ScenarioTrait contains very useful functions, if we want use different class, based by some key (i.e. "type" field in entity).

For example - we have abstract "PaymentService" class with not implemented "create()" method. We create two classes that extend this class and implement create() function - each class for different payment provider:

* DummyProviderPaymentService::class - for "DummyProvider"
* OtherDummyProviderPaymentService::class - for "OtherDummyProvider"

each of them implements the create() function a little differently.

Normally if we want call create() function in matching class we will be do it like this:

(...)
switch ($type) {
    case 'DummyProvider':
        $service = new DummyProviderPaymentService::class;
        break;

    case 'OtherDummyProvider':
        $service = new OtherDummyProviderService::class;
        break;  
    
     default:
        // Dunno what to do..
}

$service->create();
(...)

But if this class have dependency injection, that is not possible. And is not very elegant.

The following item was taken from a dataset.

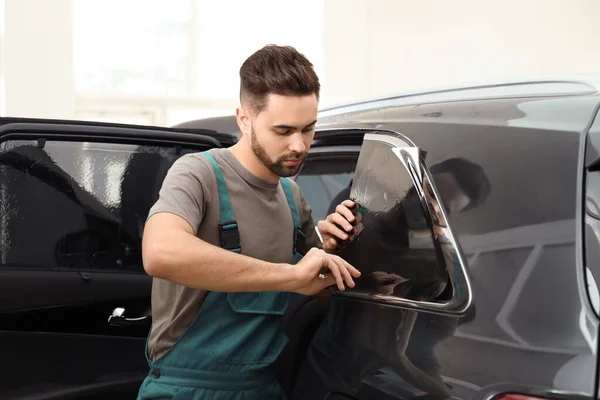 Obrero teñido ventana del coche con papel de aluminio en el taller — Foto de Stock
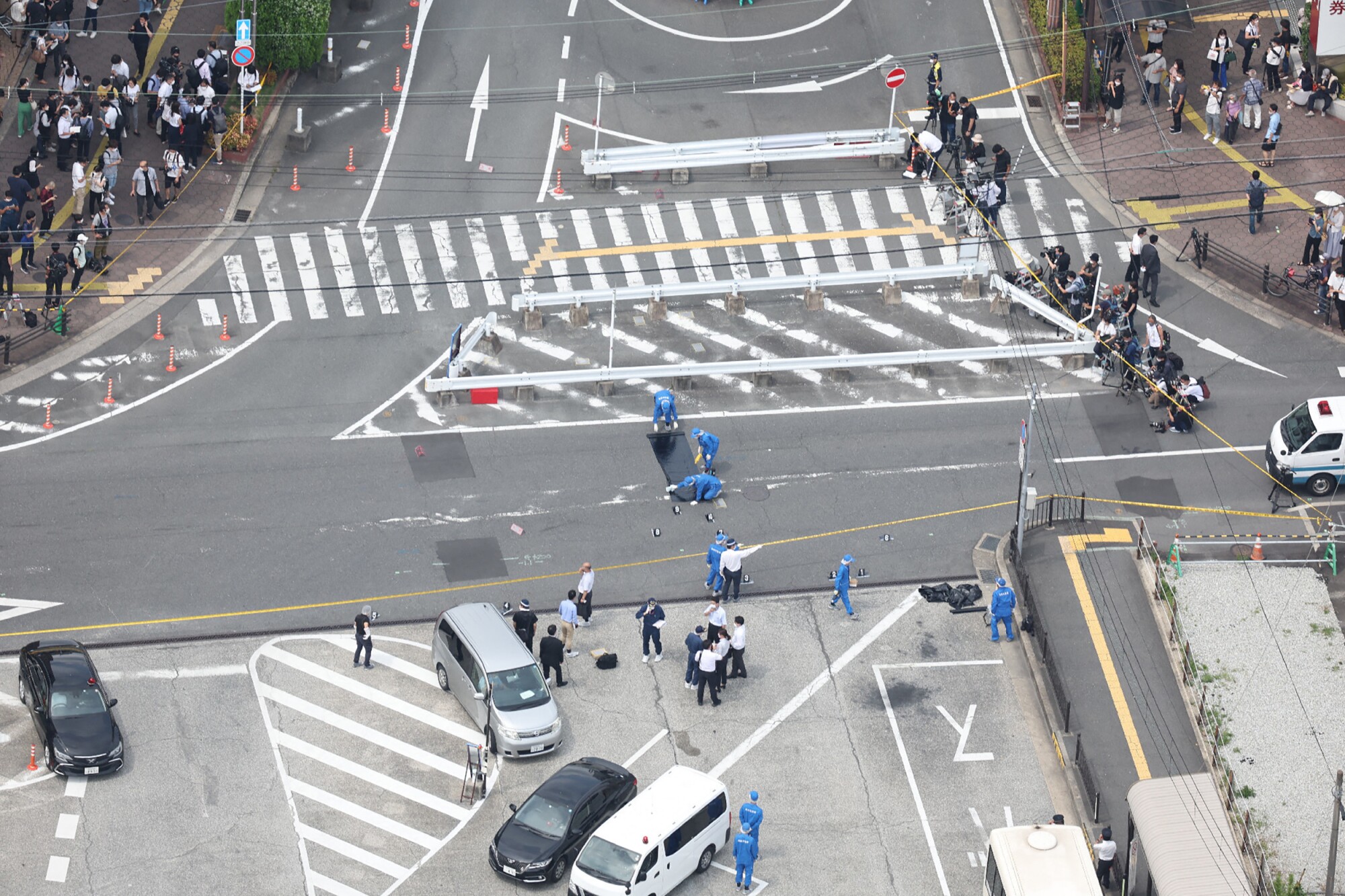 An aerial view taken shows police working at the scene at Kintetsu Yamato-Saidaiji Station in Nara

Here comes help from ScenarioTrait. With this class, we can solve this problem, for example, in this way:

(...)
$this->registerScenario('DummyProvider', DummyProviderPaymentService::class);
$this->registerScenatio('OtherDummyProvider', OtherDummyProviderService::class);

$this->getScenatioInstance($type)->create();
(...)

That's it. And yes - we can pass only namespace of class (even with dependency injection) - new instance will be created while call getScenarioInstance() method. Of course you can pass exist instance of class (.i.e. from dependency injection) - it's up to you.

Changelog

Go to the Changelog for a full change history of the package.

Testing

composer test

Security Vulnerabilities

If you discover a security vulnerability within package, please send an e-mail to Wiktor Pacer via kontakt@pacerit.pl. All security vulnerabilities will be promptly addressed.

License

This package is open-source software licensed under the MIT license.